ENGIE contract addresses years of “neglect”

The $10.9 million on the table Dec. 17 is to fund the immediate replacement of generators and HVAC systems. Several have failed; the county can’t wait for ENGIE’s comprehensive overhaul of the county’s energy system, said County Administrative Officer Debra Lucero. ENGIE will reimburse these costs, she said.

Lucero vigorously defended the process the county has used in its negotiations with ENGIE. She cited county policy for contracts that allow the use of a single source for large capital projects.

The county’s purchasing policy stipulates that all contracts greater than $25,000 require a competitive bid process involving a public notice soliciting bids posted at least 10 days before opening the bids. It includes exceptions for services that are “the only product or service that satisfies” the bid requirements, “usually because of a technological, specialized, or unique character, or proprietary nature.” 

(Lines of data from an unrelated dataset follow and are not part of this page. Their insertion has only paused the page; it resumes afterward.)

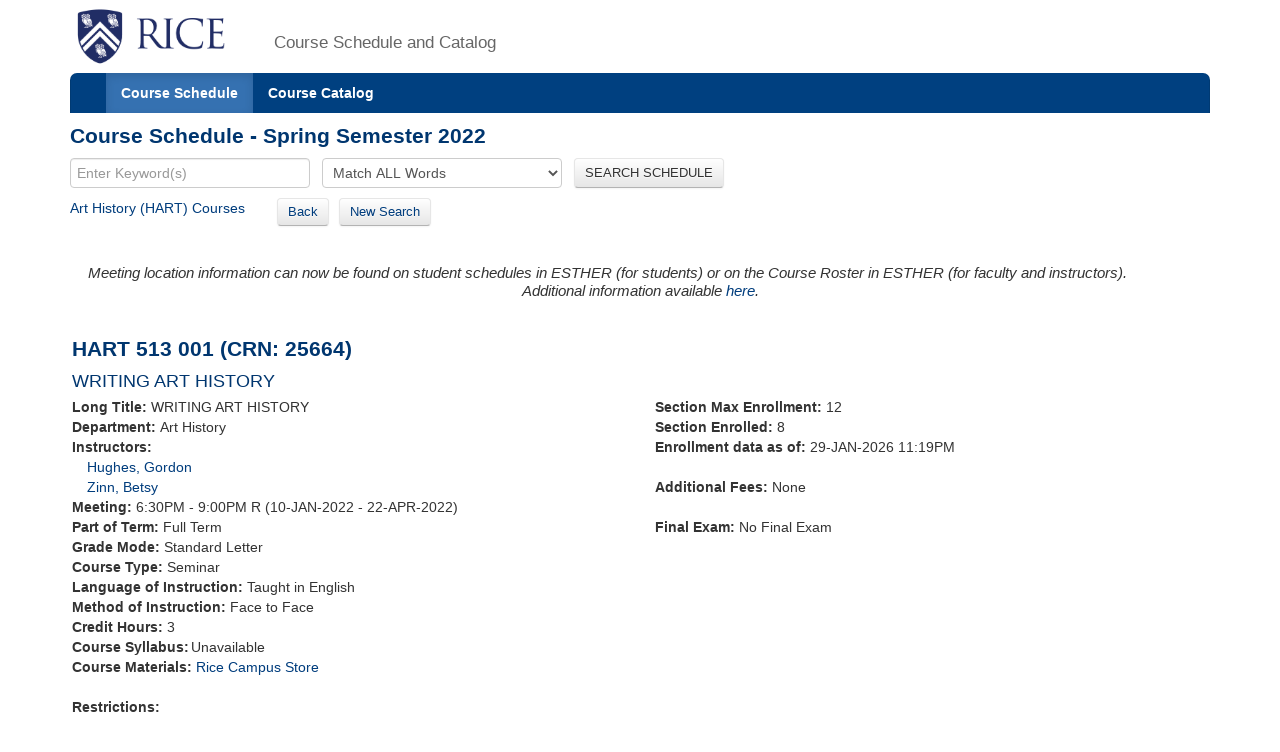

--- FILE ---
content_type: text/xml;charset=UTF-8
request_url: https://courses.rice.edu/courses/!SWKSCAT.info?action=ASSOCIATED-SECTIONS&crn=25664&term=202220
body_size: 163
content:
<ASSOCIATED-SECTIONS term="202220" crn="25664">
  <ADDITIONAL-SECTIONS>
    <COURSES type="term" format="short"/>
  </ADDITIONAL-SECTIONS>
  <CROSSLIST-SECTIONS>
    <COURSES type="term" format="short"/>
  </CROSSLIST-SECTIONS>
  <COREQ-SECTIONS>
    <COURSES type="term" format="short"/>
  </COREQ-SECTIONS>
</ASSOCIATED-SECTIONS>


--- FILE ---
content_type: text/xml;charset=UTF-8
request_url: https://courses.rice.edu/courses/!SWKSCAT.info?action=SYLLABUS&crn=25664&term=202220
body_size: 54
content:
<syllabus has-syllabus="no"/>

Lucero also cited the urgency of dealing with the county’s aging energy infrastructure. Some equipment is beyond repair. Malfunctioning HVAC systems have jeopardized the health of county workers, provoking a complaint filed with OSHA. Failing energy systems are taking a toll on workforce morale and increasing the costs of temporary repairs, she said. All the while the county’s Pacific Gas and Electric Co. costs have escalated in two years from $843,000 to $1.3 million, Lucero said.

The current transfer of funds to capital improvements is part of a much larger project. “We are really at the Nth hour here,” she said. If the ENGIE contract is jeopardized the county will lose a $90,000 incentive, Lucero said.

“What we’re trying to do is replace 40 years… of neglect of our equipment in two years to hopefully get us up to speed,” she said.

Supervisor Tom McGowan supported Lucero, citing the financing bind that had kept previous boards from dealing with the county’s energy infrastructure crisis. They have acknowledged the need but haven’t had the funding to replace aging equipment, he said. 

“This whole thing can be picked apart until nothing gets done.”

Tom McGowan, Plumas County supervisor

“ENGIE has provided the financing that we could not afford because our credit score was so low… They guarantee the cost with the savings. It’s a no brainer,” McGowan said. “This whole thing can be picked apart until nothing gets done.”

Hagwood added: “This is a comprehensive, exhaustive approach to defer maintenance and infrastructure failures.”

After nearly an hour of discussion, Hagwood seconded Supervisor Dwight Ceresola’s motion to approve the $10.9 million transfer. It passed 4-1. Engel voted no.